看了春晚,舒陽和恩陽陪著大嫂去睡了,我和曉陽則睡在了舒陽和恩陽在偏房的床上。
曉陽枕著我的胳膊,聽著村裡村外零星的鞭炮聲,曉陽問我:“朝陽,你說幸福是什麼。”
我思考了一會說道:“幸福,幸福大概就是現在這個時刻。”
曉陽說:朝陽,我覺得,幸福,是一種希望,昨天跟著爸爸去黃平集,大娘冇了丈夫、冇了兒子,但她還很堅強,因為小振華就是她的希望,你看咱爸媽,受苦受累半輩子,你再看你們兄妹五個,那個不是他們的希望。
那時候的年物質並不豐富,村子裡的鞭炮響了一夜,年味十足,天剛矇矇亮,父親也點燃了鞭炮,這是說已經下了餃子。

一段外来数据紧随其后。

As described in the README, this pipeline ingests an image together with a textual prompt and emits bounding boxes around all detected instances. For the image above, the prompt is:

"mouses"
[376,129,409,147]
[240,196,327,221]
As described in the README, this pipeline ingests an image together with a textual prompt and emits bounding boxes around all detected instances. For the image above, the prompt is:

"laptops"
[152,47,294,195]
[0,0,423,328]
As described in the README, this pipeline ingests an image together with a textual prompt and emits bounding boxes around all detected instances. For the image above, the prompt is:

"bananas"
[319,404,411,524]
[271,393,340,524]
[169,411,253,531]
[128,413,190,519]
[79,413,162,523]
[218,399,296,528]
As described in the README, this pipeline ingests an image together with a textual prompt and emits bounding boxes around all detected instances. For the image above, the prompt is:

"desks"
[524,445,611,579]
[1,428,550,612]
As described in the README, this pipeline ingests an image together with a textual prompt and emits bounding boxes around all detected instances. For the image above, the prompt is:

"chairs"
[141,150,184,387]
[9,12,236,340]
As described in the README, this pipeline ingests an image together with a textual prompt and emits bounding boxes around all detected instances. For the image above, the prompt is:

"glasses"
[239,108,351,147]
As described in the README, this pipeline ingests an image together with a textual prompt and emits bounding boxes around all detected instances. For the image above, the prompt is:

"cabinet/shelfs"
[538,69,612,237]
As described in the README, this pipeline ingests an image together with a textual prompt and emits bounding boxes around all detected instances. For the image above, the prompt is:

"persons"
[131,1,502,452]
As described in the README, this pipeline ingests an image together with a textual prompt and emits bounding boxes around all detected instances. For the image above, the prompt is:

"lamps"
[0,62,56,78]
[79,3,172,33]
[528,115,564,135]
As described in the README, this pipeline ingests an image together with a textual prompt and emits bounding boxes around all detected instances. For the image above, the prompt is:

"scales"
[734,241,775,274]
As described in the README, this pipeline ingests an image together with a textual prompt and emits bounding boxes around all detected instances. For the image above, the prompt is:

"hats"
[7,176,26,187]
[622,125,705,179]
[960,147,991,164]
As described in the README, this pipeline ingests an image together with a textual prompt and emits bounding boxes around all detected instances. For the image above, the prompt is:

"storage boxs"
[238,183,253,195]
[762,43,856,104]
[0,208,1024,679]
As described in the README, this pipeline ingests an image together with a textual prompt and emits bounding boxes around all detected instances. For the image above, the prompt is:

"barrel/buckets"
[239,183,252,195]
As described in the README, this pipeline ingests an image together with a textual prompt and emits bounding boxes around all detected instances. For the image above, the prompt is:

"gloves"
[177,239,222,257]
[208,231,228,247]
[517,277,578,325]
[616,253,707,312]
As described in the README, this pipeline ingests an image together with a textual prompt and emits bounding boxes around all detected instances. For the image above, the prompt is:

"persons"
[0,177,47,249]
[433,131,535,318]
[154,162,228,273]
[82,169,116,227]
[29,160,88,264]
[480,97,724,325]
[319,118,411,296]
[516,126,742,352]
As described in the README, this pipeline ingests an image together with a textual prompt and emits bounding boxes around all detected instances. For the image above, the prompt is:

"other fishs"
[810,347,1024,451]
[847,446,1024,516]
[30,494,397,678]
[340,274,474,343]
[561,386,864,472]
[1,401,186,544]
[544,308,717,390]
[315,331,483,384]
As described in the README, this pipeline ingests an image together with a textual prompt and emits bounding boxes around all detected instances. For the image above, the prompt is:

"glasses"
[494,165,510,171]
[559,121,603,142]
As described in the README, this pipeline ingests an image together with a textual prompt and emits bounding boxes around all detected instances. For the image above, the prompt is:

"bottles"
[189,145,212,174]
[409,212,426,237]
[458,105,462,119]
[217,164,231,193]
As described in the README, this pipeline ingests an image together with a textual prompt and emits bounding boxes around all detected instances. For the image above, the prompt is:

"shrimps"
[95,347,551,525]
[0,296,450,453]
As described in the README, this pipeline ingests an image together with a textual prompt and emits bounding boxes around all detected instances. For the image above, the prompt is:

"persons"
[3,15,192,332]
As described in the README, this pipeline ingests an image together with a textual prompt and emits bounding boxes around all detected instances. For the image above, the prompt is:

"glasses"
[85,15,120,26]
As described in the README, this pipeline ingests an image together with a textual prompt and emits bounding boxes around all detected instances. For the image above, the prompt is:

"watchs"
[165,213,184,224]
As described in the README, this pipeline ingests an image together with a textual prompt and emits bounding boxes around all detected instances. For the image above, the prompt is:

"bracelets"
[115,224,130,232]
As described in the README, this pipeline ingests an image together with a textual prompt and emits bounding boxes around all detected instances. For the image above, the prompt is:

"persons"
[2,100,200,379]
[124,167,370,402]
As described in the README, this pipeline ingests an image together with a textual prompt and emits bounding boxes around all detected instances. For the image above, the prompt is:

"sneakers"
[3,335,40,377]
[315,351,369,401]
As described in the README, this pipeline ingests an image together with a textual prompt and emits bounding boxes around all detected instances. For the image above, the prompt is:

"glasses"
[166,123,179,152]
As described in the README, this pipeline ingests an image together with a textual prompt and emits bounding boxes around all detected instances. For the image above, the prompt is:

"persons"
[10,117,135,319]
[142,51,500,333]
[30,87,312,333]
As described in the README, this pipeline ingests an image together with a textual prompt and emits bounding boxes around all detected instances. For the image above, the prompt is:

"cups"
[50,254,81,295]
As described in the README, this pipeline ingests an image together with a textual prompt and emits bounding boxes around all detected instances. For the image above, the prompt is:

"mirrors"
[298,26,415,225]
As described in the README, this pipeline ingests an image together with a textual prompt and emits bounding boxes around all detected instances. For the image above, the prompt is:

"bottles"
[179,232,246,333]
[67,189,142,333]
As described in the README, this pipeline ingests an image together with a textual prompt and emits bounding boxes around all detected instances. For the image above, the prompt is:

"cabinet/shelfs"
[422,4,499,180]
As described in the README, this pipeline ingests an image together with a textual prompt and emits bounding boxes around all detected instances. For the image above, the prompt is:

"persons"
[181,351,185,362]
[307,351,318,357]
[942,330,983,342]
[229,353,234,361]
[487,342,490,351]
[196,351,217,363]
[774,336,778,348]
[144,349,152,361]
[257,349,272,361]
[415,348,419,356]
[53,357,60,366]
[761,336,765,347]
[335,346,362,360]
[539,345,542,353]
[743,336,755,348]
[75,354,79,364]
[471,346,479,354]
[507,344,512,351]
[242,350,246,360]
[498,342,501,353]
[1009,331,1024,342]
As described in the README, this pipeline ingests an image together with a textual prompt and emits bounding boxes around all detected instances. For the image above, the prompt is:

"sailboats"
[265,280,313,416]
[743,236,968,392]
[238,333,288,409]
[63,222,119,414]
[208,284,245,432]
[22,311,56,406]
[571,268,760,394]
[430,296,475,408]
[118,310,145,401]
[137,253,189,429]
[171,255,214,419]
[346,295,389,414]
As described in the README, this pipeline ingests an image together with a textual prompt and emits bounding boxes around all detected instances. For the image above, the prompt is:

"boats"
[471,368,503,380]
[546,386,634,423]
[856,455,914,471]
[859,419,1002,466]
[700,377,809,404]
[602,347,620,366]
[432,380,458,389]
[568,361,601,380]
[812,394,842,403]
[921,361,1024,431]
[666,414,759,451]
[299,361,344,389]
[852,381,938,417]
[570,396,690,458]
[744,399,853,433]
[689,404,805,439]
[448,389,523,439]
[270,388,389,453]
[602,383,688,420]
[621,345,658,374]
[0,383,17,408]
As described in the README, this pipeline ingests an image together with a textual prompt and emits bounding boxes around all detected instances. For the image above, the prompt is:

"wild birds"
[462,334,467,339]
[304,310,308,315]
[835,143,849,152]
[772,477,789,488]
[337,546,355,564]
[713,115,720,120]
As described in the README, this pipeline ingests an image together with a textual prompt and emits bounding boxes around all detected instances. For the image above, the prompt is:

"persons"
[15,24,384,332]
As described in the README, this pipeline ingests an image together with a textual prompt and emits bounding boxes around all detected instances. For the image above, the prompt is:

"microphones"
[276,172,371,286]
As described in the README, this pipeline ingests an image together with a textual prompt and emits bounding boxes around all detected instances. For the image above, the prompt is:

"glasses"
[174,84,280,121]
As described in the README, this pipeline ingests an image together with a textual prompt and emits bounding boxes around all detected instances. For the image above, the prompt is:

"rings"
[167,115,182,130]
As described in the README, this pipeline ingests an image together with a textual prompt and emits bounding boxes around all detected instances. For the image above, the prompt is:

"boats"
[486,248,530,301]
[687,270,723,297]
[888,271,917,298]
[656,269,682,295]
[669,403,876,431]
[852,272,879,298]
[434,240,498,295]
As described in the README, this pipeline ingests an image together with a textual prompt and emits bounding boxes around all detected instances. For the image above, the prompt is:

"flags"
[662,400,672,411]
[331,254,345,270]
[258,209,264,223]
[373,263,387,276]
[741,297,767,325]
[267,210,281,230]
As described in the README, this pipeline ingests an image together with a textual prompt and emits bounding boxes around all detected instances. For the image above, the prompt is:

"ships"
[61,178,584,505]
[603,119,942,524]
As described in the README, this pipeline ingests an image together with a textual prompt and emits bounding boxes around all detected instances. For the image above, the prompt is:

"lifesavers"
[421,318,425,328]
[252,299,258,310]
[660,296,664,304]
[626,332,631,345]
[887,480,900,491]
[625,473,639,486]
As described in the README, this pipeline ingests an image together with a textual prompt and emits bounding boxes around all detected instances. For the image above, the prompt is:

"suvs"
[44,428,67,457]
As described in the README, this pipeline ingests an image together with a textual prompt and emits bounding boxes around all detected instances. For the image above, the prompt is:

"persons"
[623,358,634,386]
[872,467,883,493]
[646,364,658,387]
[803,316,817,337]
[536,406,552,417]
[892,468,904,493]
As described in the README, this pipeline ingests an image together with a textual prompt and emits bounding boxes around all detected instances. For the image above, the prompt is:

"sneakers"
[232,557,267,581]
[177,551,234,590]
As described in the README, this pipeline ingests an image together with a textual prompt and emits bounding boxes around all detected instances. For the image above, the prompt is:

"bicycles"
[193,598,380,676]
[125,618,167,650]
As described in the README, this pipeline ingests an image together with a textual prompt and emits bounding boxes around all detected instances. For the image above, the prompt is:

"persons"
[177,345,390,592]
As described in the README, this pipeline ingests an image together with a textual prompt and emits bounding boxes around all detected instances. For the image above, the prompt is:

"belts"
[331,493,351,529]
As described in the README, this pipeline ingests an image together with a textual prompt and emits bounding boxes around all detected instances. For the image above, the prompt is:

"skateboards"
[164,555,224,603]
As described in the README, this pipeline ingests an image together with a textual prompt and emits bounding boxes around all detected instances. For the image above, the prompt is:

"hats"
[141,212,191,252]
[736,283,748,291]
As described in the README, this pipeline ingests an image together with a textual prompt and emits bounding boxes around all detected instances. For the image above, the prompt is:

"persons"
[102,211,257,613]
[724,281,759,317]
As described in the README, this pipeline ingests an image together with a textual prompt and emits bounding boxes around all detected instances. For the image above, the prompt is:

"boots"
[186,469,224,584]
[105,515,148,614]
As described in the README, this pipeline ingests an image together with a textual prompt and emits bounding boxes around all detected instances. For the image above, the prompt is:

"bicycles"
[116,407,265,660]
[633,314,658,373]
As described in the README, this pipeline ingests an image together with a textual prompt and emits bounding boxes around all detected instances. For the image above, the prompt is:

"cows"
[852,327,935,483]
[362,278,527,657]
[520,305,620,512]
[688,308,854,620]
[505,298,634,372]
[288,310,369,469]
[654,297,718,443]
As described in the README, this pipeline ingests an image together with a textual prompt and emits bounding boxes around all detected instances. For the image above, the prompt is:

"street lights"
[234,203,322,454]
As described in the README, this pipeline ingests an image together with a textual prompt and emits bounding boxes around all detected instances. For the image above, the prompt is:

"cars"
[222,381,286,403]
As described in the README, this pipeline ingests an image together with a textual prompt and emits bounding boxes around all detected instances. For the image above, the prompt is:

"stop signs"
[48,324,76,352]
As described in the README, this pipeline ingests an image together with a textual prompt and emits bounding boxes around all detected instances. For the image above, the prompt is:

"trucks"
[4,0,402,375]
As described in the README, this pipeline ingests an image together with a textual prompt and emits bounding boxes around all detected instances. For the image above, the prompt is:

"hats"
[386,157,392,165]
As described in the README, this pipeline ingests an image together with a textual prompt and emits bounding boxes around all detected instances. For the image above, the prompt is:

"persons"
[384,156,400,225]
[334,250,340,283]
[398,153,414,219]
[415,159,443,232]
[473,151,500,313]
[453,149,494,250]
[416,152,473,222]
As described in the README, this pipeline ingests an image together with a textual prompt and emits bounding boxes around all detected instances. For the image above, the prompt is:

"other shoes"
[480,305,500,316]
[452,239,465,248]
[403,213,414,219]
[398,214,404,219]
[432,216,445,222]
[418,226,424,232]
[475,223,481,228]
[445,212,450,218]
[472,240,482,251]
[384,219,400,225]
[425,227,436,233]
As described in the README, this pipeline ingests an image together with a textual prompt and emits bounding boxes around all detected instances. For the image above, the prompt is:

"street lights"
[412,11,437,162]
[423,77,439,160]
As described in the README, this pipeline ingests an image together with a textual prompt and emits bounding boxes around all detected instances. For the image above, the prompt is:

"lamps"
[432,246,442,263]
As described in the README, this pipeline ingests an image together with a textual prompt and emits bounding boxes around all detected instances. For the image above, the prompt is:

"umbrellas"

曉陽一直有賴床的習慣,但是聽到霹靂啪啦的鞭炮聲,就爬了起來。
父母已經煮好了餃子,吃了飯。
大哥把我們召集在一起,二哥搬了兩個凳子。
大哥說,爹,娘,你們坐好,我們給您磕頭拜年。
父母說,不磕頭不磕頭,今年不磕頭,大嫂自顧自地走過去,把父母一個個按在凳子上。
說:“磕頭,咋能不磕頭”
父母見大嫂這樣,也就隻好“被迫”
笑著接受我們五兄妹、大嫂、曉陽磕頭拜年。